Now, generally speaking, problems manifest themselves very differently in our modern technological society from the way they have manifested themselves in the past in traditional natural societies.  In the past, everyday people didn’t usually have the preparation in science and logic that elevated their consciousness and allowed these people to be able to define most problems in such a neat defined discrete way.  The tendency was to focus on these problems in a more blurry flowing blendable continual way and t with them like that.  Many explanations for these blurry situations from these traditional people came from magical or mystical sources.

In modern times, given our greater background in science and logic, people are much more able to transform blurry negative abrasive situations into well-defined discrete problems.  And of course, given our greater knowledge of science and logic, we feel that we can solve most defined discrete problems and make them disappear.  Make them dissolve as it were into the experiential vacuum.  As a matter of fact, we believe that there will come a point in time that with our mental tools, we will be able to solve practically all of our principal problems and live in peace and happiness.


Imagine what that would be like.

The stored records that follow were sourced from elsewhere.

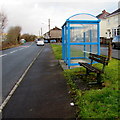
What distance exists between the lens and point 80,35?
437 inches

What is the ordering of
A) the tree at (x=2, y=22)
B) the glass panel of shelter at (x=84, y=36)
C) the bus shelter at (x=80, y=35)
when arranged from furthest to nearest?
the tree at (x=2, y=22), the glass panel of shelter at (x=84, y=36), the bus shelter at (x=80, y=35)

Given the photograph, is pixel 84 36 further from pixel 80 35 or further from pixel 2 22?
pixel 2 22

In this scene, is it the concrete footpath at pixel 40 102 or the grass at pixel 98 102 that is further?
the concrete footpath at pixel 40 102

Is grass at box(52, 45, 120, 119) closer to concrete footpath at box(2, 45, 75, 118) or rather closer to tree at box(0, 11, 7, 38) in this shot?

With nothing major to bother us, we could all go fishing.  Metaphorically speaking, that is.  Seriously, I’m playing games now, because I actually believe that if we could solve all our life problems with the focus and the completeness that we solve our problems in math and science, we would have little to think about, we would become very bored, and we would all end up crumbling apart in an experiential vacuum.  We would become immersed in more and more layers of numbness, we would lose the sharp focus of our consciousness and descend into an endless living death.  This observation is not made out of some Puritan belief that suffering must always remain a part of human life.  It just means that people need some kind of meaningful friction in order to stay fully conscious and feel fully alive.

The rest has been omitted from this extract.